Federation’s still not enabled so I have no clue how things will look and feel on that front, nor am I familiar enough with the protocol to make any claim about how versatile it is. ActivityPub is flexible enough to be a Twitter clone, a reddit clone, a blogging platform, a youtube clone, a twitch clone, a goodreads clone, or several other formats. AT Proto’s currently only proven to work for a Twitter clone.
Oh ya, no, 100%. The company is still a for-profit corporation that needs to make ends meet come the 31st. The userbase is what I’m talking about there, and specifically their unprincipled stance wrt corporate control, in paying lip-service to hating corpos, yet wanting everything to be structured around a centralized entity and team who makes it easy to blame someone (1) for anything that goes wrong.
Main positive thing I’ve heard is that it has a different vibe and culture that some might find more open and fun and sometimes even less problematic. That’s just hearsay, I’m not on there, but I’ve heard it from people I like and trust (on masto).
Yeah it’s basically old twitter before all the political drama and bots. The discover tab isn’t full of rage bait. I expect if you stop needing an invite to get in it’ll go down hill quickly.
Invites are really common on other sites now that a critical mass has been reached where people have invited everyone they know who is interested already and are like selling them, there are already accounts that farm engagement on there like “funny cat pics of the day” or something and it will indeed have some cat pics taken from wherever but the point of the account is to follow thousands of accounts to get followed back, and thereby build a following to sell off. It’s an extremely clumsy strategy but it’s being pursued often enough that you can’t just assume a bluesky account isn’t a bad actor. So if that is the threshold then it’s already been reached.
Tho I agree with all the comments I have to say the general vibe of bluesky is more playful and fun compared to mastadon, perhaps its just my bias. But just like lemmy generally feels like a nice place to be so does bluesky- the vibe feels inviting.

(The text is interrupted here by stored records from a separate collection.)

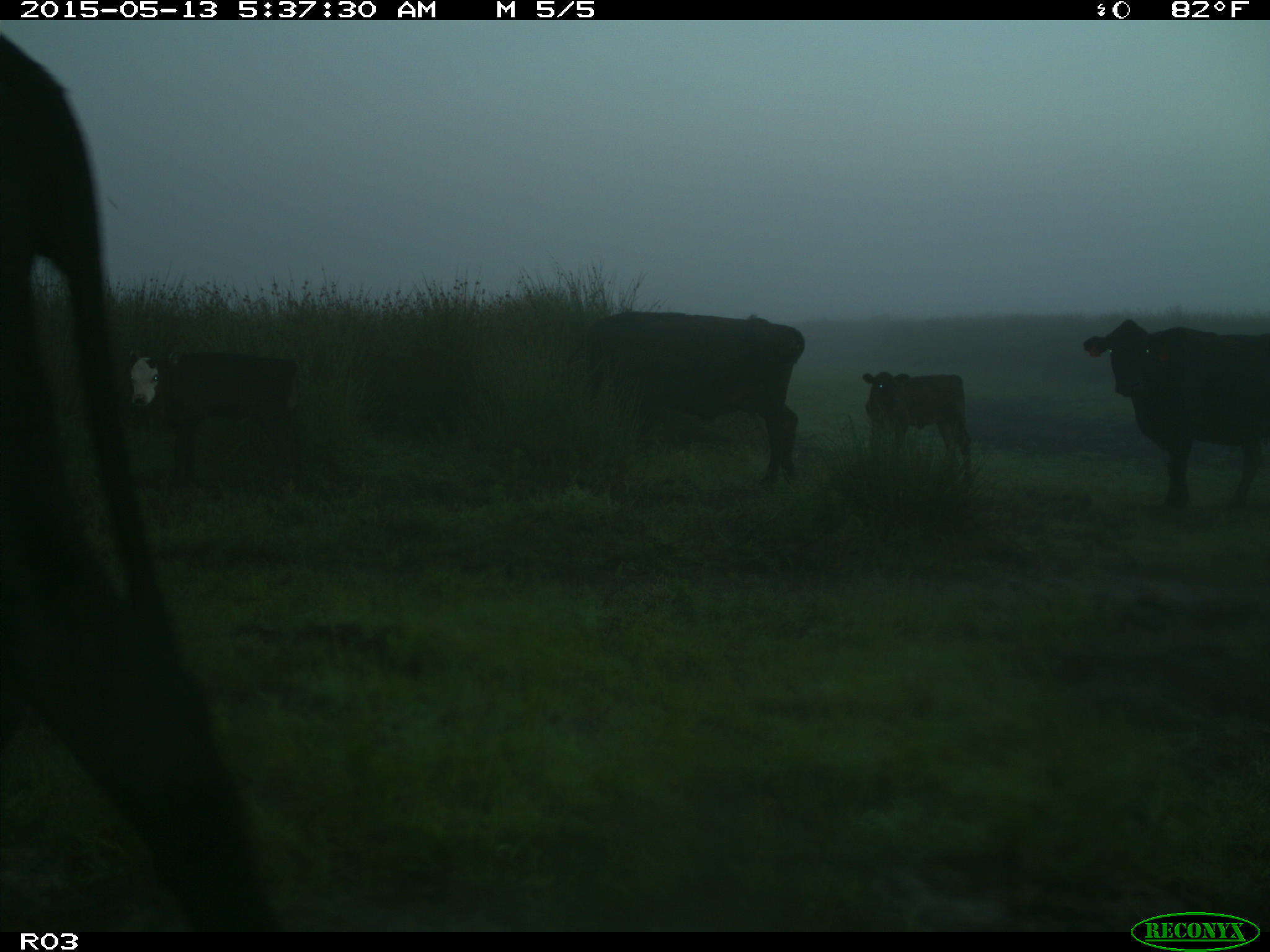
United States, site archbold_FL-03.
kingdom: Animalia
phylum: Chordata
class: Mammalia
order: Artiodactyla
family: Bovidae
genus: Bos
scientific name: Bos taurus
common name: domestic cow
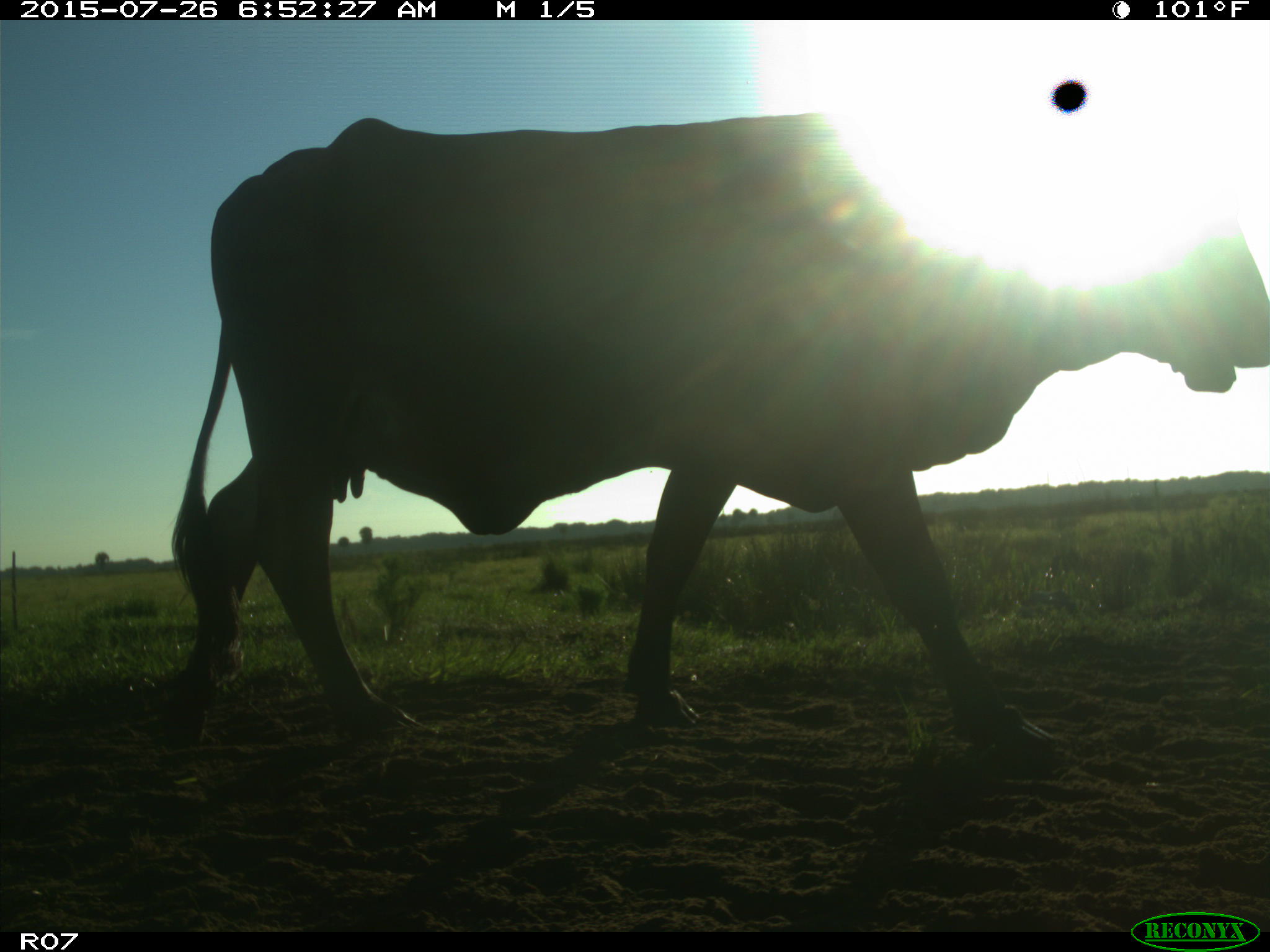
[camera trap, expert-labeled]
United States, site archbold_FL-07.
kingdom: Animalia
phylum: Chordata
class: Mammalia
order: Artiodactyla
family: Bovidae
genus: Bos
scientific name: Bos taurus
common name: domestic cow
Bos taurus (domestic cow).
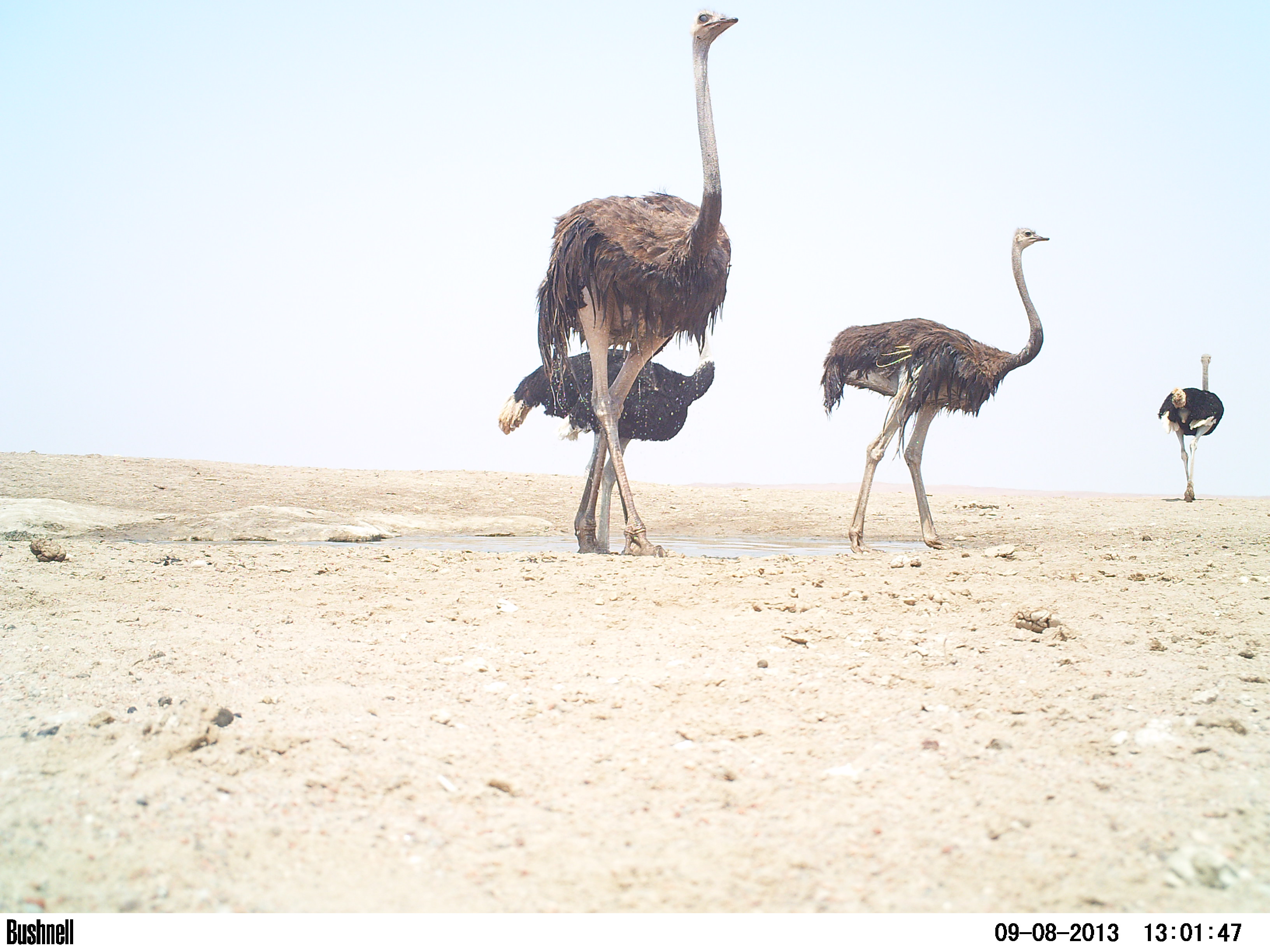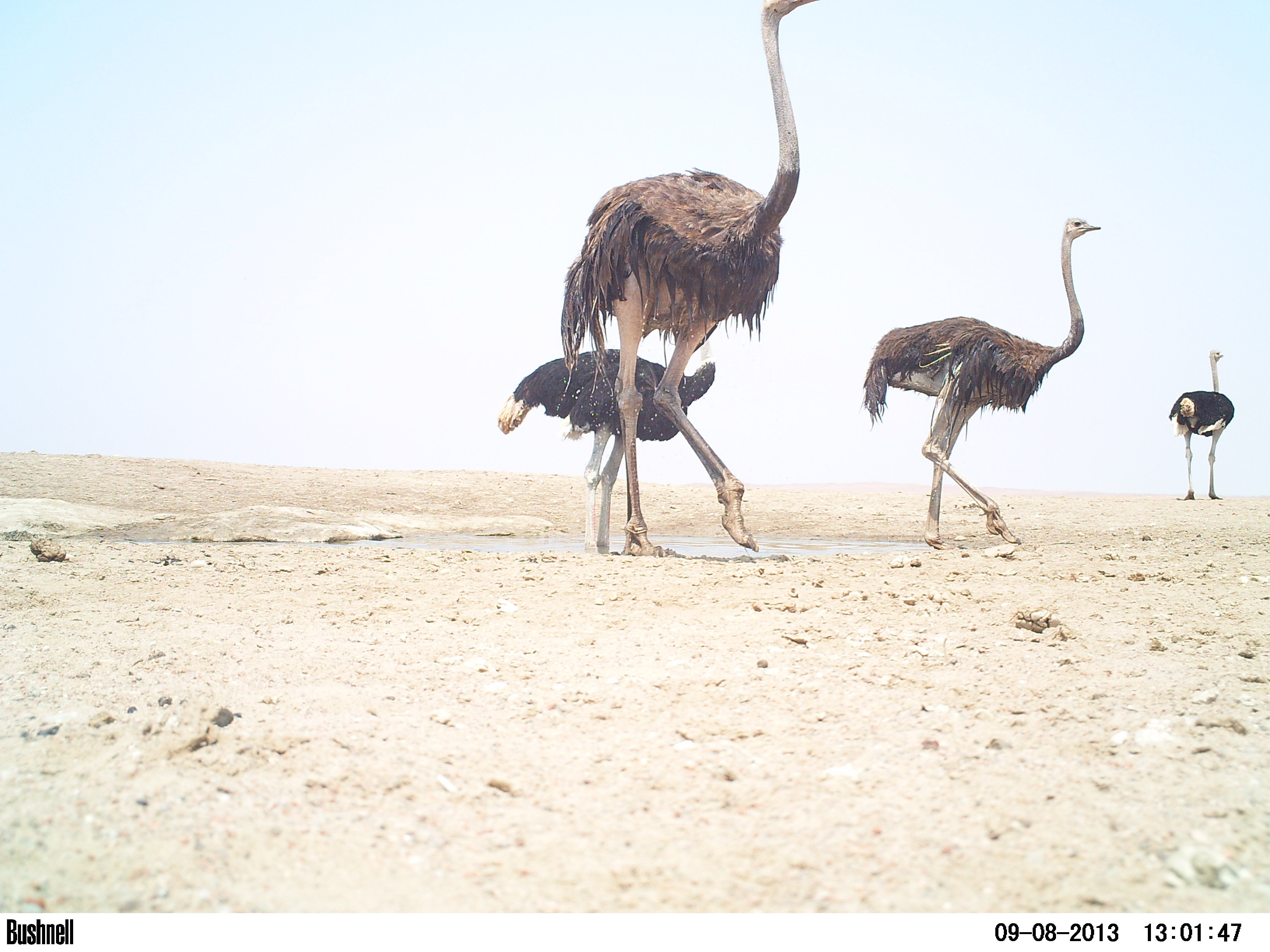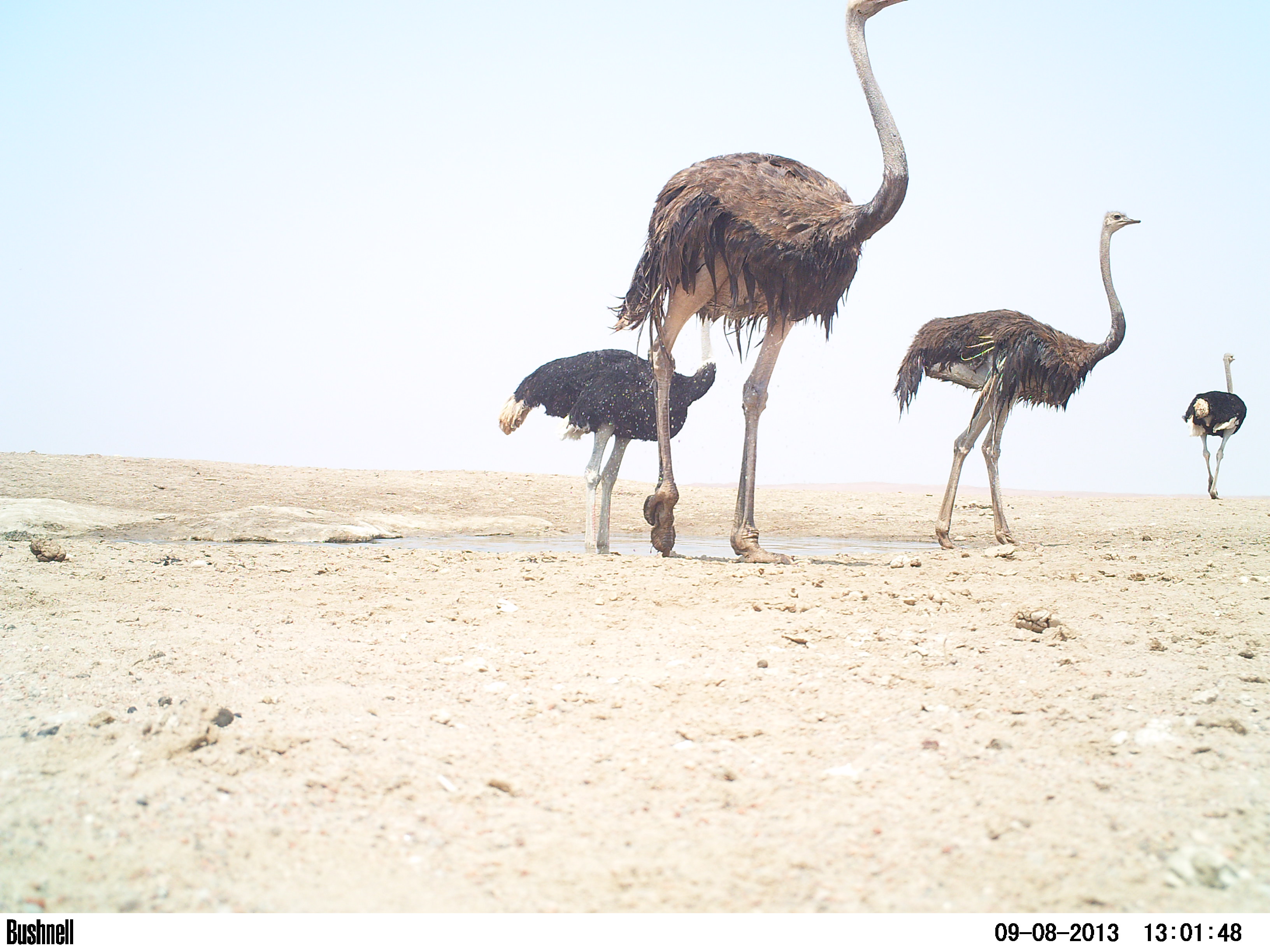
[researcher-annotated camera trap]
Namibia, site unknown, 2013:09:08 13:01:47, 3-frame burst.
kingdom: Animalia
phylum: Chordata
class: Aves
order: Struthioniformes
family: Struthionidae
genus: Struthio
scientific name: Struthio camelus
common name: common ostrich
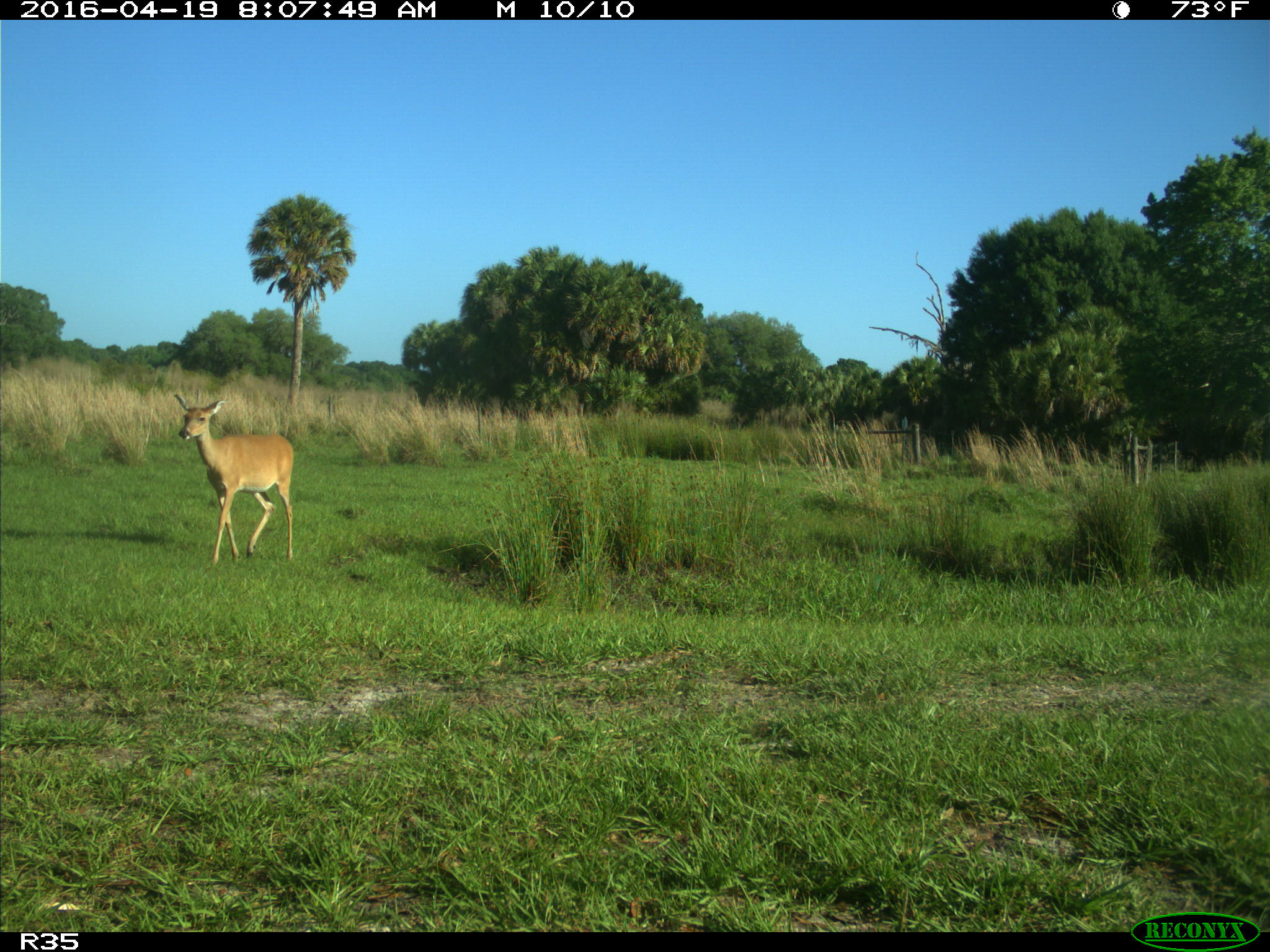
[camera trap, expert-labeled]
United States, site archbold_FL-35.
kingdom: Animalia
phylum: Chordata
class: Mammalia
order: Artiodactyla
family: Cervidae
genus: Odocoileus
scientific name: Odocoileus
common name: deer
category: unidentified deer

I’ve got an account on Bluesky and I’m not sure if I agree. Like 90% of the posts I’ve seen on there are about Bluesky itself, there wasn’t really anything beyond that.
I think the issue is that there's a slow trickle of people who have just gotten in and go "Wow I just got in, has anyone got any tips?"
Find one or more feeds you like and pin them. I use the newly created For You feed (which algorithmically puts stuff there it thinks you will like) and a couple of topical feeds that are specific to my interests. I think it's great. Way more content that I care about than there ever was on twitter, and way way more engagement between folks.
I'm a big proponent of Mastodon/Firefish in general, but while they win in volume, Bluesky is already pulling ahead for me in signal to noise ratio. (I think that's very subjective to what things interest you, so YMMV.)
My instance is great, although I wish we would switch to glitch-soc so we could have instance-only visibility on posts. I don’t really see much inter-instance drama and I generally don’t get harassed by people who think I need to post a certain way (maybe because I’ve been on Masto since 2018 and they have been on less than a year?)
But those are still legitimate problems for a lot of people.
Are you referring to Jack Dorsey? He’s not the owner, he just gave them grant money in the beginning. It’s a non-profit so technically no individual “owns” it.
“Prior to the seed round, Bluesky’s website described the company as a Public Benefit LLC owned by Graber and other Bluesky employees.[33] Post-seed round, the company describes itself as a public-benefit C Corp.”